* [ОТРЫВОК ТЕКСТА]:
▼
В 1992 году в журнале «Советская юстиция» было опубликовано письмо известного американского адвоката, который призывал осторожно и только на основании закона оценивать произошедшее. Но никто его, к сожалению, не слушал. Предварительное следствие, само обвинение — это отдельная песня, это своего рода практическое пособие по игнорированию Конституции, уголовного и уголовно-процессуального законов. Считаю своим профессиональным долгом подробно остановиться на вопиющих фактах нарушения законности, допущенных Генеральной прокуратурой при расследовании дела Варенникова Валентина Ивановича, тем более что в руководящих постановлениях пленума Верховного Суда о дальнейшем укреплении законности при осуществлении правосудия подчеркнута необходимость повышения требований к качеству материалов производимого расследования. Указано, что выводы суда не могут базироваться на материалах, полученных с нарушением процессуального порядка их собирания.

Тщательной проверке подлежит соблюдение в стадии расследования права обвиняемого за защиту. Особое внимание должно уделяться проверке заявления о недозволенных методах расследования и других нарушениях закона. Материалы предварительного следствия и действия отдельных руководителей Генеральной прокуратуры войдут в историю отечественного правосудия как позорное явление, компрометирующее сам процесс правоприменительной деятельности.

Как это ни удивительно, но лица, возбудившие дело по статье 64, проявили завидное непонимание закона. Дело доходило просто до парадокса. В материалах дела, том 152, лист дела 163, имеется стенограмма заседания Верховного Совета России от 27 декабря 1991 года, где рассматривалось представление Степанкова на возбуждение дела в отношении Ачалова. Я объясню, почему я говорю об этом представлении: это единственный документ, где Генеральная прокуратура сформулировала свою правовую позицию.

Исаков Владимир Борисович задает вопрос Степанкову: «Уважаемый Валентин Георгиевич, статья 64 «измена Родине» включает в качестве обязательного квалифицирующего признака совершение действий, причинивших ущерб безопасности оборонной мощи СССР. В связи с тем, что СССР больше не существует, по статье 64 их осудить нельзя, тем не менее вы предлагаете нам дать согласие на привлечение депутата Ачалова именно по этой статье. Не видите ли вы здесь парадокса?»

Степанков: «Парадокса здесь никакого нет, речь идет о трактовке вами этой статьи». И дальше идет шедевр, который можно вообще цитировать на первых курсах юридических вузов. Степанков говорит, дословно: «Им не предъявлено обвинение в измене Родине как таковое, всем им предъявлено обвинение по одному из квалифицирующих признаков, содержащихся в этой статье, заговор или захват власти, поэтому другие признаки, содержащиеся в этой статье, следствием не доказываются».

Ну, я не вижу смысла комментировать эту нелепость. Я думаю, студенты начальных курсов юридических вузов прекрасно знают, что признаки преступления являются основанием для возбуждения уголовного дела, а совокупность признаков образует состав. И предъявление обвинения преследует цель предъявлять обвинение, если пользоваться терминологией Степанкова, как таковое. Не случайно Исаков ответил ему репликой: «Вы как юрист отлично понимаете, что ни один суд не осудит их по одному из признаков». Но здесь председательствующий отключил микрофон, и на этом дискуссия была прекращена.
▲
* [МАТЕРИАЛ ДЛЯ ИЗУЧЕНИЯ]:
▼
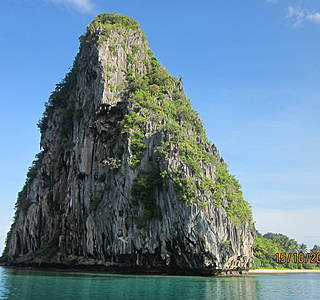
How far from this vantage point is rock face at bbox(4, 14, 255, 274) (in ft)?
124

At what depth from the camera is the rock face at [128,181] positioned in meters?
37.8

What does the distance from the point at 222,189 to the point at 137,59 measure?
86.8ft

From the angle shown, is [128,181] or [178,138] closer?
[178,138]

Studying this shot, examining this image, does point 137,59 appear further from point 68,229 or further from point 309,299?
point 309,299
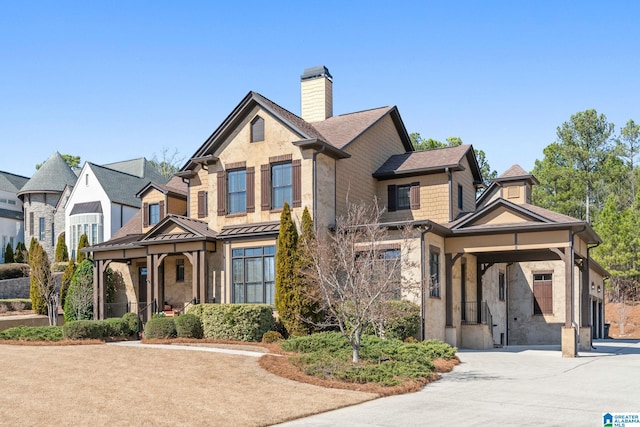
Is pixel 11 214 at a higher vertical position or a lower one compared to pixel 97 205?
lower

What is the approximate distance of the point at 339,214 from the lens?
27672 mm

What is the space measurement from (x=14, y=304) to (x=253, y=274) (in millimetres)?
21043

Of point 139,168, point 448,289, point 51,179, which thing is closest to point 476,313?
point 448,289

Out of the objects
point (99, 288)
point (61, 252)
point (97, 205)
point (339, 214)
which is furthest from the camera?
point (61, 252)


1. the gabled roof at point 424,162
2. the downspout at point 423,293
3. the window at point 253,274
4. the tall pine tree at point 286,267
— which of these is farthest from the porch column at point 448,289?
the window at point 253,274

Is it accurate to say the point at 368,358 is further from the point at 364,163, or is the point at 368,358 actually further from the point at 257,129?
the point at 364,163

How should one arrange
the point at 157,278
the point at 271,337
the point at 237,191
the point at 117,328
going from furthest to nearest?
1. the point at 157,278
2. the point at 237,191
3. the point at 117,328
4. the point at 271,337

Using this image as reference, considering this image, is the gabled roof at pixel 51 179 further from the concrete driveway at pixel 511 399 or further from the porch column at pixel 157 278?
the concrete driveway at pixel 511 399

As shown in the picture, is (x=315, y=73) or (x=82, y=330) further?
(x=315, y=73)

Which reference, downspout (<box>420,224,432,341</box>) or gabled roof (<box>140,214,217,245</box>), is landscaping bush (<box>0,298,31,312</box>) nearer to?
gabled roof (<box>140,214,217,245</box>)

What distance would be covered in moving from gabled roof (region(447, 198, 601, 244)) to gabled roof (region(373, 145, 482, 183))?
2.87m

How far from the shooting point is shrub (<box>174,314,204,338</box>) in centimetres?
2495

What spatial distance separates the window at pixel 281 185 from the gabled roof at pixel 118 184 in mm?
22104

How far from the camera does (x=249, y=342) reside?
24125 mm
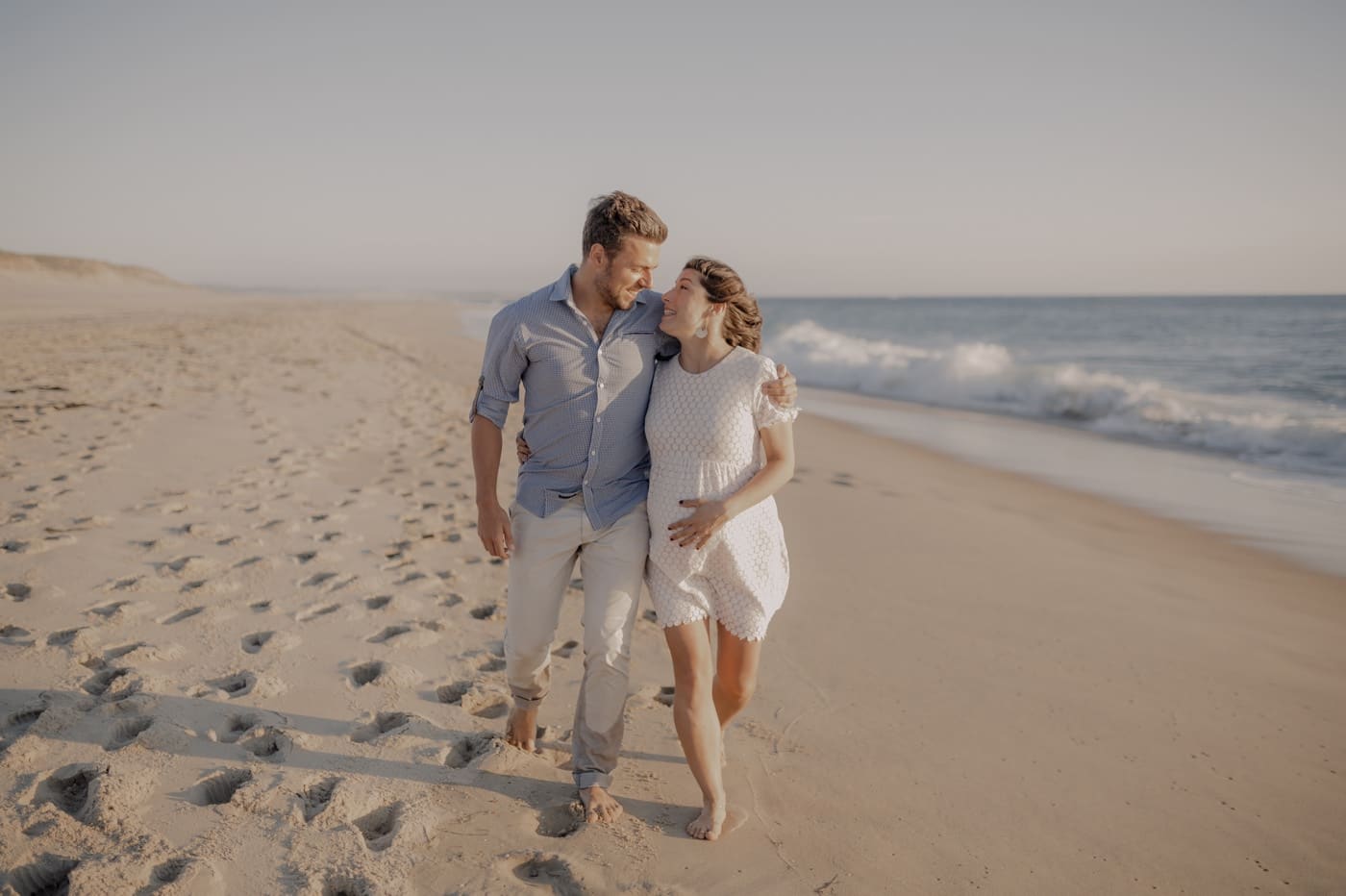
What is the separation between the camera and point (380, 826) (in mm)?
2645

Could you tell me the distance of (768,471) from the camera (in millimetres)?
2611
▲
* [ЧТО НУЖНО СДЕЛАТЬ]:
1) Кратко ответьте на вопросы по тексту о деле Варенникова.
(а) В каком журнале и в каком году было опубликовано письмо американского адвоката?
(б) Какого числа прошло заседание Верховного Совета России, стенограмма которого есть в материалах дела?
(в) Что сделал председательствующий после реплики Исакова?
2) Продолжите текст о деле Варенникова, начиная сразу после его последнего предложения.
Записи никак не связаны с текстом о деле Варенникова.

* [ОТВЕТЫ ПО ЗАДАНИЯМ]:
1)
(а) В журнале «Советская юстиция» в 1992 году.
(б) 27 декабря 1991 года.
(в) Отключил микрофон, и дискуссия на этом прекратилась.

2)
Вот такая правовая позиция была у Генерального прокурора, она в документальном виде есть.

Уважаемые судьи, переходя к оценке обвинения, я с полной ответственностью заявляю, что Варенников привлечен к уголовной ответственности незаконно. Если обратиться к содержательной части, то обвинение, которое ему предъявлено, в законе не существует. Обратимся к материалам дела. И в обвинительном заключении, и в постановлении от 24 августа 1992 года о привлечении Варенникова в качестве обвиняемого эта последняя формула обвинения присутствует (том 139, дело 160). В частности, указано: «…Таким образом, Варенникову предъявлено обвинение в измене Родине, в форме заговора, с целью захвата власти». И дальше раскрывается содержание самого обвинения: все уже было согласовано и виновные фактически приступили к захвату этой власти.

В статье 64 Уголовного кодекса, на которую ссылается следствие, отсутствуют нормы, предусматривающие возможность увеличения уголовной ответственности за измену Родине в форме захвата власти, а именно так сформулировано обвинение. Все формы измены Родине перечислены в законе. И согласно закону, захват власти является не формой, а целью. И это, как вы понимаете, не одно и то же, поскольку форма относится к объективной стороне преступления, а цель — к субъективной.

Для чего же следствию понадобилось обосновывать свое обвинение не существующей в законе правовой нормой и оценкой? Я могу высказать собственное предположение. Дело в том, что если в чисто теоретическом плане рассматривать состав преступления, предусмотренный статьей 64 в форме заговора с целью захвата власти, то этот состав является формальным.

Следствие, указав, что Варенников привлечен к заговору, принял в нем активное участие, не привело ни одного доказательства, свидетельствующего о том, что Варенников участвовал именно в заговоре. Никто из лиц, участвовавших во встречах, не давал повода для такой трактовки.

По этой причине, видимо, следствие занялось поиском криминала в дальнейших действиях Варенникова, подгоняя не действие под закон, а наоборот — закон под действие.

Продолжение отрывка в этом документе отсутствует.